Kreidler needs a new glove
Watching batting practice Saturday night, there was a tall, rangy guy live-shagging balls in center field. Looked a lot like shortstop Ryan Kreidler.
Sure enough, just like Harold Castro, Willi Castro, Kody Clemens, Zack Short and several others who have come through the last couple of years, Kreidler is getting exposed to Hinch’s multi-positional mandate.
“Versatility is a good thing and I think I can do it,” Kreidler said. “There aren’t very many players who can play center field and all the outfield spots and shortstop. So I think it will be good for me if I can figure out how to do this and have that in my back pocket.
“There’s a lot of guys around the league who have extended their careers doing that.”
For Hinch, it’s about expanding opportunities for players and creating optionality for the team.
“One of the things that resonated with me that Scott (Harris) has said from the beginning is that developing at this level is really important,” Hinch said. “And expanding player value for them and for us is super important. Multi-position stuff is something I’ve preached for a couple of years now.”
Clearly, the Tigers see Kreidler as a valuable piece of the future. But what if they go out this offseason and add an everyday infielder? That shouldn’t automatically consign Kreidler to another full season in Triple-A.
“Having Kreidler be a potential option in the outfield just opens up eyes,” Hinch said. “Look at where Willi Castro is today versus where he was at the beginning of the year. Kody Clemens played positions he never played before and it kept him on the roster longer than people may have thought.
“This happens all the time and we have to be aware of players who can expand their responsibilities.”
The best example of the usefulness of this kind of duty expansion is Marwin Gonzalez. A career infielder, Hinch transitioned him to left field in 2017. Gonzalez, skeptical at first, ended up starting every game of the World Series in left field.

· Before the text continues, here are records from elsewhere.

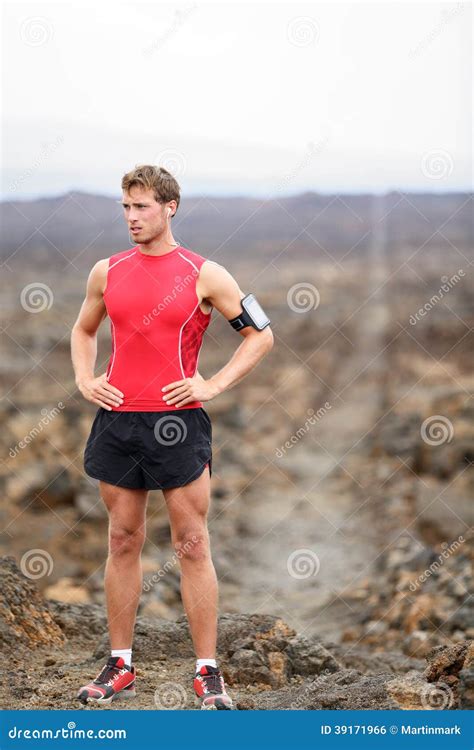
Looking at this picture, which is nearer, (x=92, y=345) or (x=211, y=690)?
(x=211, y=690)

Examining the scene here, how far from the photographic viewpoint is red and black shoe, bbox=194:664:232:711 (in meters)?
5.01

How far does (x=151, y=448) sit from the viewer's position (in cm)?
499

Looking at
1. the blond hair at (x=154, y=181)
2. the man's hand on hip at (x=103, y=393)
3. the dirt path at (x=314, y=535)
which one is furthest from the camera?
the dirt path at (x=314, y=535)

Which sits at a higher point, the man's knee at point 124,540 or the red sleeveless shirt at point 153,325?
the red sleeveless shirt at point 153,325

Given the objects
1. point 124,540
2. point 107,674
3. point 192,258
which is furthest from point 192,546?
point 192,258

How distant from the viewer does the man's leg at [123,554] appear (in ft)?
16.7

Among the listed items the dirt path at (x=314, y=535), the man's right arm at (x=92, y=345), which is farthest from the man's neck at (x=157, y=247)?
the dirt path at (x=314, y=535)

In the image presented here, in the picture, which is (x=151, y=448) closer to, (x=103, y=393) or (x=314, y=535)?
(x=103, y=393)

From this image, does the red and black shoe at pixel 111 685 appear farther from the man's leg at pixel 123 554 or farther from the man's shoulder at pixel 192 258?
the man's shoulder at pixel 192 258

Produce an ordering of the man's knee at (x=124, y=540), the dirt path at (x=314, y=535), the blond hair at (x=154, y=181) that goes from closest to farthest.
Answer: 1. the blond hair at (x=154, y=181)
2. the man's knee at (x=124, y=540)
3. the dirt path at (x=314, y=535)

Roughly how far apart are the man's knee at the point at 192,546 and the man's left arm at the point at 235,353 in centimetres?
55

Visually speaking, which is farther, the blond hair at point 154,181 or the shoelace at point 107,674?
the shoelace at point 107,674

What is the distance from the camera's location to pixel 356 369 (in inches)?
1687

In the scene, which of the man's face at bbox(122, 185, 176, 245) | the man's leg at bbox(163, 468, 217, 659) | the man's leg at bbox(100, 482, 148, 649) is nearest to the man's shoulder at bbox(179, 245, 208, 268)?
the man's face at bbox(122, 185, 176, 245)
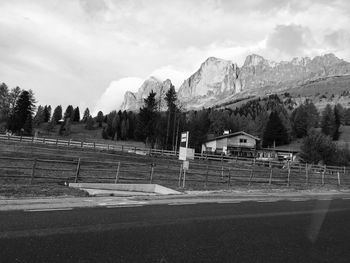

“I’m sure glad we put him in left field when we did to open that opportunity for him,” Hinch said. “And he helped our team. More players can play more positions than we give them credit for.”
This is not a referendum on whether the Tigers think Kreidler can be an everyday infielder. His A-trade is still shortstop.
“Ryan is a very good defensive player on the infield and he’s going to play as much time in the infield as we can open up,” Hinch said. “But if he can add a dimension to his game that will help us in in-game decision-making or create a place on a team, we’re all for it.”
So is Kreidler, who had to borrow catcher Eric Haase’s outfield glove – speaking of players who’ve been asked to play other positions. Kreidler hasn’t played outfield since his freshman year at Davis (California) High School.
“However they want to make the team better is cool with me,” he said. “And if I’m a part of that, great. I’ll be available for different opportunities. If something comes up, I want to be the guy they turn to.”
Around the horn
Hinch has been texting back and forth with Double-A Erie manager Gabe Alvarez, who has the Seawolves one game away from the Eastern League championship. “I’m excited for those guys,” he said. “It’s fun for those kids. When you talk about teams that have won and players who have won together, they all talk about the experience and the bond it creates and learning how to do it. We want them to continue and to pull it out, to create a memory but also to create an expectation to win.”